GIVEN EXERCISE - Which of the rows below contain the string "item"? Report each of those rows in full, treating uppercase and lowercase as different.

DATA SUPPLIED -

..........

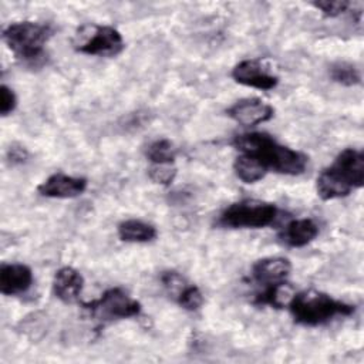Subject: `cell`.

..........

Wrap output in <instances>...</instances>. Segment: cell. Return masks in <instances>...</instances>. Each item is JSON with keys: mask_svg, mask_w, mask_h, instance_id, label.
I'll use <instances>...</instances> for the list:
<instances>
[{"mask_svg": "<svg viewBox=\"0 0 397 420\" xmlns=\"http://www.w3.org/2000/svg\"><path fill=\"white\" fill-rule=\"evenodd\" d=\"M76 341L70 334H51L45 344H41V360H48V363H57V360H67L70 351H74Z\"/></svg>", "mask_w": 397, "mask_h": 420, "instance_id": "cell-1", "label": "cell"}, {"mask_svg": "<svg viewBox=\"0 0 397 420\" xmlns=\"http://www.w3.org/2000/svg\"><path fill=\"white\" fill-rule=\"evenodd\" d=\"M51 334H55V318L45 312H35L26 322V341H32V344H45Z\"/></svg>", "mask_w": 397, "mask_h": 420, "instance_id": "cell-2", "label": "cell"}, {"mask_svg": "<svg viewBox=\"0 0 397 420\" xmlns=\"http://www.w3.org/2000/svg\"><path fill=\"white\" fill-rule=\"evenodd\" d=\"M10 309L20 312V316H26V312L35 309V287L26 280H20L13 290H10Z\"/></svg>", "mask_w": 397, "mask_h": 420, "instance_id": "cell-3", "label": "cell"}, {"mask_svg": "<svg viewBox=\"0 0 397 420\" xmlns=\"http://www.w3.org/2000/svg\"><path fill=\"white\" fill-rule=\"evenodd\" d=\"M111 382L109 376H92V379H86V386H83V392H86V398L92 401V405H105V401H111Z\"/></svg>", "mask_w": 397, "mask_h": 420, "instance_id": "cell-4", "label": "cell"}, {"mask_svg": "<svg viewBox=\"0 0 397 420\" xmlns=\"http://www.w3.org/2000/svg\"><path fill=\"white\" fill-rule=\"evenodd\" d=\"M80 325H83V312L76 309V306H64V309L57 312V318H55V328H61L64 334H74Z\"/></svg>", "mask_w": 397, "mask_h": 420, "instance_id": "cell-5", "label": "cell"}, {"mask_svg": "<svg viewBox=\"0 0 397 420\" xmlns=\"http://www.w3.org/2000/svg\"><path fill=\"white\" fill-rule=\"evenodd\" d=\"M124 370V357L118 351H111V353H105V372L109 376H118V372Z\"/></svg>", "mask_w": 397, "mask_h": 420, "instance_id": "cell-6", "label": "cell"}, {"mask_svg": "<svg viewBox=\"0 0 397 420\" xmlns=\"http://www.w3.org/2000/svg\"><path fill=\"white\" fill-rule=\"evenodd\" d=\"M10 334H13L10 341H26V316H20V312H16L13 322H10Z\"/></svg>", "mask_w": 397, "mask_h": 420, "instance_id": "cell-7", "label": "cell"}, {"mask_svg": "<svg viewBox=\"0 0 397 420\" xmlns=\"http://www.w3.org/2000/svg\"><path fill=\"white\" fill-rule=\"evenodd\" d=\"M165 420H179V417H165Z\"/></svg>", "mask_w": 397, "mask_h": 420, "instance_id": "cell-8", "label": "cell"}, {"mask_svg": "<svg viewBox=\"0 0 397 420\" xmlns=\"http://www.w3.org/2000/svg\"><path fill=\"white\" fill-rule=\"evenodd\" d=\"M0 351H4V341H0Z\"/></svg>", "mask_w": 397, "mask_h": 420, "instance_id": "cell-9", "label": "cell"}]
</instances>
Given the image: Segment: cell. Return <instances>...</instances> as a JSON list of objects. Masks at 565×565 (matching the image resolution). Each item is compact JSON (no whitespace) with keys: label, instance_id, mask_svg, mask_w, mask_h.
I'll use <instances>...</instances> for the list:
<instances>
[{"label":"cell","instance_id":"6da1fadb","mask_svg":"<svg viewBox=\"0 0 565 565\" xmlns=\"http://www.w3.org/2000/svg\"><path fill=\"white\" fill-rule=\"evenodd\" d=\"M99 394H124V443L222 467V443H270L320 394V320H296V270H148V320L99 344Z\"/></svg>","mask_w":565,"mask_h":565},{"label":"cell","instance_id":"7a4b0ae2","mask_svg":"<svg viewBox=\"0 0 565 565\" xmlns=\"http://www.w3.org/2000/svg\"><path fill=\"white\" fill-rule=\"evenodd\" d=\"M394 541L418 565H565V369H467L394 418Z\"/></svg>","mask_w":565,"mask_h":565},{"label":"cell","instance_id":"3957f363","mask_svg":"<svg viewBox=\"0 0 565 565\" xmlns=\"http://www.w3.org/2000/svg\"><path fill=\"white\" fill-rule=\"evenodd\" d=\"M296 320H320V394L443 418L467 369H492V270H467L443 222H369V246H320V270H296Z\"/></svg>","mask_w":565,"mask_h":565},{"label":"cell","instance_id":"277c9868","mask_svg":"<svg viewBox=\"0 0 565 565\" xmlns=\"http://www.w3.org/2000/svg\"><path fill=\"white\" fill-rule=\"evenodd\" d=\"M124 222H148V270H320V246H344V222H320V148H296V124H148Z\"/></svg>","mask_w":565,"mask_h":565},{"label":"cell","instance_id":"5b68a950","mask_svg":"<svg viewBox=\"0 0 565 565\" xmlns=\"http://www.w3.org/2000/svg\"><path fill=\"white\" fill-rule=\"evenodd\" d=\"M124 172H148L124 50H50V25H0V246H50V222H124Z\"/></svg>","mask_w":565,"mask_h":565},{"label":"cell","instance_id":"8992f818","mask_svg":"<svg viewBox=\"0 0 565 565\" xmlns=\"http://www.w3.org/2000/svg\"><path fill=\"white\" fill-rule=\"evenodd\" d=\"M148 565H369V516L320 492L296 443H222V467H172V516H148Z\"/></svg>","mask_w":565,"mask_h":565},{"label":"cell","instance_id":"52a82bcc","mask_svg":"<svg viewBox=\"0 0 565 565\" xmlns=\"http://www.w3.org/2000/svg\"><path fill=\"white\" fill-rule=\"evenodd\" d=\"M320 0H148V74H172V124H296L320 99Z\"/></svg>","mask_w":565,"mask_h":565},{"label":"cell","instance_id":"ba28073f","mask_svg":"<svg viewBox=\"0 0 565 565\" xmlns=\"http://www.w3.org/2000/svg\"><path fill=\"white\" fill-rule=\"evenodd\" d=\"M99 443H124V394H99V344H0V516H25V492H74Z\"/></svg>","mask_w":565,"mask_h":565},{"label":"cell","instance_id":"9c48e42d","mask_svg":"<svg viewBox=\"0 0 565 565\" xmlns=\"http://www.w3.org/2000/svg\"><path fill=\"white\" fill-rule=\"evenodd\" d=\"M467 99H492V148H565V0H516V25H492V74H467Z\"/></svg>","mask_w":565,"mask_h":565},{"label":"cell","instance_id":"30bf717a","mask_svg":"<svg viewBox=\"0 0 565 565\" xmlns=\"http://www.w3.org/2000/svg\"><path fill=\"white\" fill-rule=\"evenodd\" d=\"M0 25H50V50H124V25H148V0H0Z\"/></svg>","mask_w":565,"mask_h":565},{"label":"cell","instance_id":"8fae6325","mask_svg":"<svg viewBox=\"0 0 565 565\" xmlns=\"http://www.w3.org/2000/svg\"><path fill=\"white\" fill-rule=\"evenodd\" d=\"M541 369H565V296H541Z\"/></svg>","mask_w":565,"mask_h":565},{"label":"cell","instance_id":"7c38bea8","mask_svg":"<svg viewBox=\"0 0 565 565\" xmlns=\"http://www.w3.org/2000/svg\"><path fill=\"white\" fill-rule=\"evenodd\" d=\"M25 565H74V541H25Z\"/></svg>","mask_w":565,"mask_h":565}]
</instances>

..........

RESPONSE -
Wrap output in <instances>...</instances>. Segment: cell. Return masks in <instances>...</instances>. Each item is JSON with keys: mask_svg, mask_w, mask_h, instance_id, label.
Given the image: Segment: cell. Return <instances>...</instances> as a JSON list of objects. Masks at 565×565 (matching the image resolution). Each item is compact JSON (no whitespace) with keys: label, instance_id, mask_svg, mask_w, mask_h.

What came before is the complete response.